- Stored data
────────

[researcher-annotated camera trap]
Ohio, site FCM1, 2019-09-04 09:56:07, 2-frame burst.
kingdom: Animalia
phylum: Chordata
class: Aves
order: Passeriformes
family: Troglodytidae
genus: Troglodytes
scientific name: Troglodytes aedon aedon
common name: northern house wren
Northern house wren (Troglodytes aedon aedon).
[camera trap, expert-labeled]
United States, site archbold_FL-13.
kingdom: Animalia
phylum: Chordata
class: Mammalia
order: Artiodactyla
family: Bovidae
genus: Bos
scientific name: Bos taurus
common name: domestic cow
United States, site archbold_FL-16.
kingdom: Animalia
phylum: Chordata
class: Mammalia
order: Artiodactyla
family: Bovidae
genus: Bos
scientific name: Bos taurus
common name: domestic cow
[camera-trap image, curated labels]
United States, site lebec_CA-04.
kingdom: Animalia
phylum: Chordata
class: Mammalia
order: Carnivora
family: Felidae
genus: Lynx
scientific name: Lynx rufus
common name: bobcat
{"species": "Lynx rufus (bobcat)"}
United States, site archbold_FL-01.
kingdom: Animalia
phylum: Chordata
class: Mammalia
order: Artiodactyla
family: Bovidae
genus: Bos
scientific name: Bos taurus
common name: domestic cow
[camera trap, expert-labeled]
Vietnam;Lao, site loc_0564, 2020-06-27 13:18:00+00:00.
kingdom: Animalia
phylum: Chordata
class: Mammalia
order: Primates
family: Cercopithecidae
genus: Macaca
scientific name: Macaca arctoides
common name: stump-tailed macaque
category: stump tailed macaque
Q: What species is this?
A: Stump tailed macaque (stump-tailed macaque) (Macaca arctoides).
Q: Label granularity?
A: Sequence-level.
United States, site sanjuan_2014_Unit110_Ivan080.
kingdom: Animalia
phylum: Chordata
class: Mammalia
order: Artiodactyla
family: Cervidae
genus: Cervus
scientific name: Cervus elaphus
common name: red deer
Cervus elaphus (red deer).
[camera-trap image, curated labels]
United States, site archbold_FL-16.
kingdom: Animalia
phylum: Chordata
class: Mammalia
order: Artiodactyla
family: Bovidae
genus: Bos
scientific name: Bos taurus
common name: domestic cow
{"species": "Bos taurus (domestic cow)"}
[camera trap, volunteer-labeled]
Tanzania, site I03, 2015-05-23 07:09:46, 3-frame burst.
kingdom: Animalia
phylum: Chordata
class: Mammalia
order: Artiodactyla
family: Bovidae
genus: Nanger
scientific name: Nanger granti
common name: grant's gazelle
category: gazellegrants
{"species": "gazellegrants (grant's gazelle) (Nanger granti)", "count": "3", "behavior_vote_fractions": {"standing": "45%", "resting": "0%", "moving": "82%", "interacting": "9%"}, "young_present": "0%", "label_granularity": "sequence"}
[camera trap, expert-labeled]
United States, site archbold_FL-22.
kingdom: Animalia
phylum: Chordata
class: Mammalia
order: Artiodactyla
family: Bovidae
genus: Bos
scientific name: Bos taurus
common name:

────────

- Task statement
Where a line of the data above includes the string "United", pull it out.

- Answer section
United States, site archbold_FL-13.
United States, site archbold_FL-16.
United States, site lebec_CA-04.
United States, site archbold_FL-01.
United States, site sanjuan_2014_Unit110_Ivan080.
United States, site archbold_FL-16.
United States, site archbold_FL-22.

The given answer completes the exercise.